St. Francis native Dakotah Lindwurm became the first Minnesotan to make the U.S. team for this summer's Paris Olympics, finishing third in the women's marathon Saturday at the Olympic trials in Orlando, Fla.
Lindwurm, 28, prevailed in a gritty battle for third place and the final Olympic spot. Fiona O'Keeffe won the race in a Trials-record time of two hours, 22 minutes, 10 seconds, with American record holder Emily Sisson second in 2:22:42. Lindwurm pulled away from Caroline Rotich with about two miles left to finish in 2:25:31, wrapping up the last of the three available Olympic berths.
Conner Mantz won the men's division in 2:09:05, with training partner and former Brigham Young teammate Clayton Young second in 2:09:06. Leonard Korir was third in 2:09:57.
Mantz and Young were named to the Olympic team, but Korir's time did not achieve the standard he needed to make the team Saturday.
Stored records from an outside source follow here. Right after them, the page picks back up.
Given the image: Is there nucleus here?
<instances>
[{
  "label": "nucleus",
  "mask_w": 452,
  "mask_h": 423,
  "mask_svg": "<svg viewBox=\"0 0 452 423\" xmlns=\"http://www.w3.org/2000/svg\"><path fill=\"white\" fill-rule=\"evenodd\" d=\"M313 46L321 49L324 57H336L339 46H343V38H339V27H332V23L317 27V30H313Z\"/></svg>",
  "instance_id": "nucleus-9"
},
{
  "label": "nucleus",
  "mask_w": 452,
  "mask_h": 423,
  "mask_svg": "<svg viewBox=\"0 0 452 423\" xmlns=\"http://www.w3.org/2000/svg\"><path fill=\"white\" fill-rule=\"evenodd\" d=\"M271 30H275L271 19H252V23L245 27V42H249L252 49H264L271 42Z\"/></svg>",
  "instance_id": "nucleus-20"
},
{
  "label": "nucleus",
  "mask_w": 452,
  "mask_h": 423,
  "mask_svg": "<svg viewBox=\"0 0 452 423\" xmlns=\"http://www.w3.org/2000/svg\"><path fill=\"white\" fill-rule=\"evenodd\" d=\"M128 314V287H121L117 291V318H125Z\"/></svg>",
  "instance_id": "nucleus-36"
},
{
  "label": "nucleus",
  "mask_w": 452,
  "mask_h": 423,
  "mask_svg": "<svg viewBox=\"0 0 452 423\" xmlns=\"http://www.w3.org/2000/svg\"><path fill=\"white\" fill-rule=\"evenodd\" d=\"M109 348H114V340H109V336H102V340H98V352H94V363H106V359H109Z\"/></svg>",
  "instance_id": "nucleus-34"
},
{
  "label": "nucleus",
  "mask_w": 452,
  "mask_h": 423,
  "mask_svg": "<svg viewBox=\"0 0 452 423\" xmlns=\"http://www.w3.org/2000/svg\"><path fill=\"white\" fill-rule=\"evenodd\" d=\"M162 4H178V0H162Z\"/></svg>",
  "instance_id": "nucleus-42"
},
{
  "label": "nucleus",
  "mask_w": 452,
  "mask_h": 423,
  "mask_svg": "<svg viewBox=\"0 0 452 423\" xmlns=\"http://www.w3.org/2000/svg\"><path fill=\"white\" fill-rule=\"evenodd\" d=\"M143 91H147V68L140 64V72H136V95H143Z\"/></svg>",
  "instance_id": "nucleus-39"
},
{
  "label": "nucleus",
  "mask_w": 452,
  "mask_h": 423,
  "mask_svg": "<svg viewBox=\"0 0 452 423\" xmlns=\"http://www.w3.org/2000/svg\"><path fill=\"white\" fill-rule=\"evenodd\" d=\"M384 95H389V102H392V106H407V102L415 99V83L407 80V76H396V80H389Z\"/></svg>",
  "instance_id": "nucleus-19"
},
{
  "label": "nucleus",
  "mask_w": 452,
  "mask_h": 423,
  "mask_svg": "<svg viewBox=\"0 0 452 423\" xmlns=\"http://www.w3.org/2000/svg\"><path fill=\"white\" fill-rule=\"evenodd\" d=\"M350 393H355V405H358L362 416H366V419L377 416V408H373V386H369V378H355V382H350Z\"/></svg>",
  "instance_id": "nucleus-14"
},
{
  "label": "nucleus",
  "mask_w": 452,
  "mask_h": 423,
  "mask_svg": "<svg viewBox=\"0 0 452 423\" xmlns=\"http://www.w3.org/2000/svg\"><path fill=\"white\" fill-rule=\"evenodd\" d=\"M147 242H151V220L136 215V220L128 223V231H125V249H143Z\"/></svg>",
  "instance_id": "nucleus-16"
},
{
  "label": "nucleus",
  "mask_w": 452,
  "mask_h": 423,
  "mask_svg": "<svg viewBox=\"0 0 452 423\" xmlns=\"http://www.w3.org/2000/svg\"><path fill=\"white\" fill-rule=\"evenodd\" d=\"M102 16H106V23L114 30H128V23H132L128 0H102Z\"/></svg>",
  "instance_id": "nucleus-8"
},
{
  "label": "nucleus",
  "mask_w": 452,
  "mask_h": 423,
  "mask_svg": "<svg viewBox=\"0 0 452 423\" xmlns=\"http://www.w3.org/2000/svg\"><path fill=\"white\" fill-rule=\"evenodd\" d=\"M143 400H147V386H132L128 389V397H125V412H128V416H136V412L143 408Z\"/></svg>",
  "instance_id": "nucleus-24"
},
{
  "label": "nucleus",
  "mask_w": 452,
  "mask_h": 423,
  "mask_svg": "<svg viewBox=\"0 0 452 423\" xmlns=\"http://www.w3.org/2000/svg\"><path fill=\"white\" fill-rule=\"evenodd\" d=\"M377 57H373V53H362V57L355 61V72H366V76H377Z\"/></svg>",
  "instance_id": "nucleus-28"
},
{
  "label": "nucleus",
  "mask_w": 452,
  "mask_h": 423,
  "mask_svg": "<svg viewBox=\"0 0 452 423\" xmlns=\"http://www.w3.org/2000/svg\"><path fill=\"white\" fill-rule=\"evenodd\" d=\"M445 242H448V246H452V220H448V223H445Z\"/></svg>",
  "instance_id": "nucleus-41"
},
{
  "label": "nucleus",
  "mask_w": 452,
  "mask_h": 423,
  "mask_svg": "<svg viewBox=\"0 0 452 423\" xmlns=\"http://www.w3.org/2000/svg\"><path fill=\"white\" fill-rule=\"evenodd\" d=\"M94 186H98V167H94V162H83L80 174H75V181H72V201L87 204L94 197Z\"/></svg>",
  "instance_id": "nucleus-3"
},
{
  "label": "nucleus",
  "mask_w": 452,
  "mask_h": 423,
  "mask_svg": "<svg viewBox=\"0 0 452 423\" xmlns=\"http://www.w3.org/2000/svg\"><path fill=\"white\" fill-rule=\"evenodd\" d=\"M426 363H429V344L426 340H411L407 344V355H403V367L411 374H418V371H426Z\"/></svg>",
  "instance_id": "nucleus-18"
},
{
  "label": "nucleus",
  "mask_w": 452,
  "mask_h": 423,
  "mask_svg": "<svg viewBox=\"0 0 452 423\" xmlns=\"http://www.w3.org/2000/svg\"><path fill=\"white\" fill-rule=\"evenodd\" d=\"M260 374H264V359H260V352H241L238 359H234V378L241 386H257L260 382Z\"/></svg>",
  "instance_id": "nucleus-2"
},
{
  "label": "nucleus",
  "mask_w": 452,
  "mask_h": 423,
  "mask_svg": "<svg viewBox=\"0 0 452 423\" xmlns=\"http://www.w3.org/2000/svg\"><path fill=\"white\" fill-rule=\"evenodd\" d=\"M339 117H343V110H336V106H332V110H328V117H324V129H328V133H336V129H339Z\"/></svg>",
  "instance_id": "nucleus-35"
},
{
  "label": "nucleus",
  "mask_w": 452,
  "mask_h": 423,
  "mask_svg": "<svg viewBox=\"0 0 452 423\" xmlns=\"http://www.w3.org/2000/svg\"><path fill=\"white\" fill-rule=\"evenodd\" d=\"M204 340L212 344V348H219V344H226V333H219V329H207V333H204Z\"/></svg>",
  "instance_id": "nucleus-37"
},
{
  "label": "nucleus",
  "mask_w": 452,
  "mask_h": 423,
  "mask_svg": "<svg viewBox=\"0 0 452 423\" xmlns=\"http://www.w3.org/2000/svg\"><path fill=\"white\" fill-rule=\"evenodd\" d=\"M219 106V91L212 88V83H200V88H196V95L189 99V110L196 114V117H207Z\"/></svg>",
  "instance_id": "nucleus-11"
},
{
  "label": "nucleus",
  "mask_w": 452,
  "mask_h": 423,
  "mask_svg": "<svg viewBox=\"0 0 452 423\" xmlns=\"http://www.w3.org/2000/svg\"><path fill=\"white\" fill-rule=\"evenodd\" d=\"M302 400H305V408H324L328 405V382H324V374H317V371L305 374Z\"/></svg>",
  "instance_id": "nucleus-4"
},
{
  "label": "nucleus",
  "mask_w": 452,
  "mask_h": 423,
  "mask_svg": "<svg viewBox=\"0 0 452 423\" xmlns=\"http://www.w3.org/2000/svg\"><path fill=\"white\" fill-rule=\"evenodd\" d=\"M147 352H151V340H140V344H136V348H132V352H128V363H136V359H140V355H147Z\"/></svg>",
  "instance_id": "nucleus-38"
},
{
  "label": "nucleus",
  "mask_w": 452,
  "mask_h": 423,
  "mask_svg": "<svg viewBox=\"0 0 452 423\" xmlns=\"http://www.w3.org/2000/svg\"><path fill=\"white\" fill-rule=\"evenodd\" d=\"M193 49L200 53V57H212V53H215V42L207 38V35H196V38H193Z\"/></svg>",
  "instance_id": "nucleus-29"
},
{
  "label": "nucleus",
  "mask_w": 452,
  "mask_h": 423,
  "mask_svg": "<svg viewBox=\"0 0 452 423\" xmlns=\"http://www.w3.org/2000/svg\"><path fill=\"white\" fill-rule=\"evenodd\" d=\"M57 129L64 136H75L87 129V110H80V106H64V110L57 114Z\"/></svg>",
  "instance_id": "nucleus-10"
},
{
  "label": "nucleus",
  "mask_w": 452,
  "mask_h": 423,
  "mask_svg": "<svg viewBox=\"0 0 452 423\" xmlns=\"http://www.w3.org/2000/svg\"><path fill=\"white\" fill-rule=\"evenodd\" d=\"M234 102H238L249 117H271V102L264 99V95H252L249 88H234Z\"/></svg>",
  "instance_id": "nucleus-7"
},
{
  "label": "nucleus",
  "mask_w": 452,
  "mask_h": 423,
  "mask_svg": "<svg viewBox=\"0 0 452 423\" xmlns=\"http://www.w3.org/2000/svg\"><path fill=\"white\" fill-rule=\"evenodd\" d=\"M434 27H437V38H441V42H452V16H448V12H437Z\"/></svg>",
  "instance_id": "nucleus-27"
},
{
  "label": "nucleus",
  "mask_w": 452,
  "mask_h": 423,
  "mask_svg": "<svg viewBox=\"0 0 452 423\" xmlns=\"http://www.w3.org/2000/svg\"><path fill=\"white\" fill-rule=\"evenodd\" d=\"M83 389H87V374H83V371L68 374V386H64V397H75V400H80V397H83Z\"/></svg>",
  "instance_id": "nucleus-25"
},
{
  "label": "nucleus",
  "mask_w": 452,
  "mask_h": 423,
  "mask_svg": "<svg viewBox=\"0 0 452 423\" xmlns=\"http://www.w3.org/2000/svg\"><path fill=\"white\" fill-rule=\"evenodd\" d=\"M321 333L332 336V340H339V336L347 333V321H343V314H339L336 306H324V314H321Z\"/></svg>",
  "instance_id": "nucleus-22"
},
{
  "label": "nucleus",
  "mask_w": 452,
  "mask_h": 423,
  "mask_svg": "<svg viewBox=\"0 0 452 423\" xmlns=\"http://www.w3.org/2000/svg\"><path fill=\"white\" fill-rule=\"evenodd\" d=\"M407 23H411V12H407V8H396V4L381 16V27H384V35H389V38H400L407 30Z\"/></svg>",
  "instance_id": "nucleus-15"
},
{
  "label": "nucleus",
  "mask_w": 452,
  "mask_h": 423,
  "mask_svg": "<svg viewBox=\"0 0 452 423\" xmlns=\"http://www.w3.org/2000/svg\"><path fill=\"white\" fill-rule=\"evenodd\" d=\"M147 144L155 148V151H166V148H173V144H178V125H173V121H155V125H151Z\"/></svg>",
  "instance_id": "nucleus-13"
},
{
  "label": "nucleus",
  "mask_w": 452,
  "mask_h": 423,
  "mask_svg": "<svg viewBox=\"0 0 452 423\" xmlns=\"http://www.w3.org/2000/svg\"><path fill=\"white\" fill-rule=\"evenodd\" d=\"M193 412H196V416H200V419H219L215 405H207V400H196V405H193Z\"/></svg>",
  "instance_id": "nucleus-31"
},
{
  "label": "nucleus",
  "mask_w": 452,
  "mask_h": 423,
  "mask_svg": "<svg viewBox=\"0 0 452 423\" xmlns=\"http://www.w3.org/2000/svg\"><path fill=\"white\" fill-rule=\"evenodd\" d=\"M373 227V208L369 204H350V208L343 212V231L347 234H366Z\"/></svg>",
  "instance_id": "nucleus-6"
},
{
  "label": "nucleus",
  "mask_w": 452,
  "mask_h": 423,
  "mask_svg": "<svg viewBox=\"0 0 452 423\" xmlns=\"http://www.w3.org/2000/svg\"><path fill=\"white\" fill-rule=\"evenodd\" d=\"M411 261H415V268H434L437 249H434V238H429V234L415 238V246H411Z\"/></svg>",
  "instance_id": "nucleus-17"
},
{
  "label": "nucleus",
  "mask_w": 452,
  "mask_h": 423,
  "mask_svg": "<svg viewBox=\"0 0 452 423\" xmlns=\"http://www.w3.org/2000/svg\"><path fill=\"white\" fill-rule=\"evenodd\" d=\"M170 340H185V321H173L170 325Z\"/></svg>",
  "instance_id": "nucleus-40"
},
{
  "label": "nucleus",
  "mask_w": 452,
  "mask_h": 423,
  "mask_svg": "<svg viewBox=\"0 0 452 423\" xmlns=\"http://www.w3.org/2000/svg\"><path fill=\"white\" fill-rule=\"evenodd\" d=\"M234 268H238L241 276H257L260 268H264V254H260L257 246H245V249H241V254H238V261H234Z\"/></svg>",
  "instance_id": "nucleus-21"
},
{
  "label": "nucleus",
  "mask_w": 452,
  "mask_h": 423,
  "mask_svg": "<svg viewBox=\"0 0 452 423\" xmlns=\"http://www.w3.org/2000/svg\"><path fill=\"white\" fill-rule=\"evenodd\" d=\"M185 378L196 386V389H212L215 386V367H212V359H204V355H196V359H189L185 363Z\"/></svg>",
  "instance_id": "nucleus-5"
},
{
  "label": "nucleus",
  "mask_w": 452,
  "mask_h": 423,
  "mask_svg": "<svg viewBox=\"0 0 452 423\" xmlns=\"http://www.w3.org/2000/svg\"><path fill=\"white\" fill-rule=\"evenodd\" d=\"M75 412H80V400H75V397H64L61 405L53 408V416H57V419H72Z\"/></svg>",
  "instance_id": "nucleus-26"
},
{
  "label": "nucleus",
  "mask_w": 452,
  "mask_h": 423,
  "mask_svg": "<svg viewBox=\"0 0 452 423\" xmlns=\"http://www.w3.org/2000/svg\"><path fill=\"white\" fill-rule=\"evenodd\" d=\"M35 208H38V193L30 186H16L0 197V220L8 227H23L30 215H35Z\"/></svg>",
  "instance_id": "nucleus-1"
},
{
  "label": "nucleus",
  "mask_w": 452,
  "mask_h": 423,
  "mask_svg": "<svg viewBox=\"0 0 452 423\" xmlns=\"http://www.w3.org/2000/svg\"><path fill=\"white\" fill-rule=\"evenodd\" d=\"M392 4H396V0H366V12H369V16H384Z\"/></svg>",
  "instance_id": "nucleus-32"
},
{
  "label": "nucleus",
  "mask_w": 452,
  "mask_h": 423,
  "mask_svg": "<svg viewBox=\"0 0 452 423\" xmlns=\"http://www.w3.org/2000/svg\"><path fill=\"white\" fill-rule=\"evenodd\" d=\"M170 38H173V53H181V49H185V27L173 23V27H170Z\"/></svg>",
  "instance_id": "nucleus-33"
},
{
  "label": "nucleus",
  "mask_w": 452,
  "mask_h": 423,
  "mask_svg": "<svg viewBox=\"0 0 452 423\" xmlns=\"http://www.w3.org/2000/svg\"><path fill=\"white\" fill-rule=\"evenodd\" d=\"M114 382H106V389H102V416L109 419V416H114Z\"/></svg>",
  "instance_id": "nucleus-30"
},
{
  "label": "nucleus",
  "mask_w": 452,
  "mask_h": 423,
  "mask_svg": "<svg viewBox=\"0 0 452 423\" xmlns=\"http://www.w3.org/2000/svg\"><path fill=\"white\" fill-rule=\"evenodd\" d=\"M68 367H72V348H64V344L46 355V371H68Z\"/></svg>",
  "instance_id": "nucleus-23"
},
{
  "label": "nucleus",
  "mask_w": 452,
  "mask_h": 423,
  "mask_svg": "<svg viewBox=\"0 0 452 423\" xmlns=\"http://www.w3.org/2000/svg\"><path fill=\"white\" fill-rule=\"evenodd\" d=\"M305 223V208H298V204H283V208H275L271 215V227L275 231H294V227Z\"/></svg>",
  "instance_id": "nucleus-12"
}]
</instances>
He still could qualify for the Paris Games if the U.S. is awarded a third Olympic berth in the men's marathon via the world rankings on May 5.
A two-time winner of Grandma's Marathon, Lindwurm entered the race with a personal-best time of 2:24:40, earned with a 12th-place finish at last fall's Chicago Marathon. She trains with the Minnesota Distance Elite club in the Twin Cities. After Saturday's race, she could barely hold back tears as she was wrapped in an American flag.
"I was just calling on the Lord those last four miles,'' Lindwurm said in a post-race interview with NBC. "I knew I had a little bit of a gap on (the fourth-place runner), and I was just praying to God that he could help me through.
"I just had this undeniable belief in myself. I knew I could carry this flag on my shoulders and represent this country. And here we are.''
Lindwurm was the goalie for her high school girls' hockey team, a combined program with St. Francis and North Branch. She walked on to the track team at Northern State University in Aberdeen, S.D., and became a Division II all-America in the 10,000 meters and in cross-country. She finished her college career in 2017 and has been a professional runner since then, balancing that with a career as a paralegal.
Along with other members of Minnesota Distance Elite, Lindwurm had been living and training in Orlando for the past several weeks to acclimate to the weather, which was 61 degrees with 65% humidity at the start of the race. Saturday, she maintained position in a lead pack of 12 early in the race.
At the 12-mile mark, Lindwurm surged to the front of a 12-runner lead pack, with Minnesota Distance Elite teammate Annie Frisbie of Edina also in the group. O'Keeffe made her move near the halfway mark and began to pull away from the field in mile 20. Lindwurm settled back into the middle of the lead group, and her duel with Rotich began around mile 21.
As O'Keeffe and then Sisson separated from the pack, Lindwurm and Rotich ran neck and neck until mile 24. Lindwurm held an 11-second advantage on Rotich at mile 25 and maintained position through the final stretch.
O'Keeffe praised Lindwurm for running a "brave'' race. NBC analyst Kara Goucher, a two-time Olympian who grew up in Duluth, was emotional as she watched Lindwurm cross the line in third.
"My little Minnesotan,'' Goucher said. "Believing in herself, and willing herself onto that Olympic team.''
Frisbie finished 10th in 2:27:56,and Gabi Rooker of New Brighton was 19th in 2:31:25. The top Minnesotan in the men's field was Reed Fischer, a Minnetonka native who finished ninth in 2:11:34.